All of our herb prohibitions are predicated on the concept that your body is government property (and the premise that natural medicines have no legitimate purpose.) And now the fascists are coming for tobacco, starting with a ban on menthol cigarettes. But if you sincerely believe that tobacco users are all just plain stupid, and you think that expanding the hopeless & costly "war on drugs" is a good idea, then you are just as ignorant as the people whose perceptions are shaped by big tech's censorship algorithms.
► Twitter absolutely amplifies some of our worst qualities
But government does that more than anything else -- and more people have been killed by government than by anything else. It's obvious that our priorities are completely backwards here.
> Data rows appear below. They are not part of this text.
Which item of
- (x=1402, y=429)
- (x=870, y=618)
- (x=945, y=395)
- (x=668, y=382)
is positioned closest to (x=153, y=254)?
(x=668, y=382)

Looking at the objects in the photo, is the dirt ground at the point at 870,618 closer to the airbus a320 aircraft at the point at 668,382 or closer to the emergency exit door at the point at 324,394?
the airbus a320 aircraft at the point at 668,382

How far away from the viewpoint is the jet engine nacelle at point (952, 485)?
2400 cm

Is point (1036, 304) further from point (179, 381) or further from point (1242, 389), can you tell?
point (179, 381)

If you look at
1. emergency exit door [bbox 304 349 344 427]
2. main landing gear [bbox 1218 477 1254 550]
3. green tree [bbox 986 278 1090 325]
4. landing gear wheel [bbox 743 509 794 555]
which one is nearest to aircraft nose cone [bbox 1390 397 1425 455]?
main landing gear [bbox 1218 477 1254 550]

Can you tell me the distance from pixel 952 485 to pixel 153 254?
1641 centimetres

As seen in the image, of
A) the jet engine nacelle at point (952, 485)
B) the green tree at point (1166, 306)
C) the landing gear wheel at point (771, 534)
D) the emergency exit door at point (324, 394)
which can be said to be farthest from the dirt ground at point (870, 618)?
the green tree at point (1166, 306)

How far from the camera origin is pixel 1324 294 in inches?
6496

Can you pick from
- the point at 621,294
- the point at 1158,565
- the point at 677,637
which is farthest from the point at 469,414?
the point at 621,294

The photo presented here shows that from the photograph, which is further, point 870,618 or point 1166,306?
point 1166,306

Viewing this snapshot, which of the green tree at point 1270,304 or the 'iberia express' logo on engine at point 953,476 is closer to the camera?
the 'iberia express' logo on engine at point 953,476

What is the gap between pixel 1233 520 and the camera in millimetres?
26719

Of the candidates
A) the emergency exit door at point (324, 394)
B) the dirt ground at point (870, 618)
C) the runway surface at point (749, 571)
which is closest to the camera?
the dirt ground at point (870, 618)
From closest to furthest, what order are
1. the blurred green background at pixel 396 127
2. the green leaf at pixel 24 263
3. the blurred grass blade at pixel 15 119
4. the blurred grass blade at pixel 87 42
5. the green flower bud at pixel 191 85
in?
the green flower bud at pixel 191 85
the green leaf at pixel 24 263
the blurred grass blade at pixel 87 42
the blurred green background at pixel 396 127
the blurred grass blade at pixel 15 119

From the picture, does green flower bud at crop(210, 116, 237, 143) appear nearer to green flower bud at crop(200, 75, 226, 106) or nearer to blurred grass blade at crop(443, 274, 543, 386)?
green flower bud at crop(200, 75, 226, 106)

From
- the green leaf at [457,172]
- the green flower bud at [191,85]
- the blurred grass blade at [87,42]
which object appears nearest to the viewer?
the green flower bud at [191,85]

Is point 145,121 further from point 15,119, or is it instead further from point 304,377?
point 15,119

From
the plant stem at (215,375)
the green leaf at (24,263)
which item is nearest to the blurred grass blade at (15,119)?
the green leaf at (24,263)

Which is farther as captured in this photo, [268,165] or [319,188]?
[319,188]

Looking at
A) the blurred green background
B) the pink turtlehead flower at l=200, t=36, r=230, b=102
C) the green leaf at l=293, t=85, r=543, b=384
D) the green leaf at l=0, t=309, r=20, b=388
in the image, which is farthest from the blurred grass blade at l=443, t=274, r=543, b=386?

► Health and wellness are hallmarks of the present zeitgeist
This is simply not true: cancer rates have exploded despite the decline in tobacco use. This parallels the increased use of growth hormones, endocrine disruptors and glyphosate pesticides in our food products. But still the majority does not care -- it is not even an issue in political campaigns. Thousands of mobile phone masts are violating maximum legal power levels -- and none of the regulations are being enforced. All of those things are more harmful to society, but they are the lowest priority. The "present zeitgeist" is hypocrisy, duplicity, insincerity, arrogance, and collective insanity. Where public policy is concerned, truth & justice are completely inverted. At least you can choose to avoid tobacco... but this is not the case with excessive microwave radiation, or the poisoned food and water supply. So your judgements are just a distraction from everything which really matters.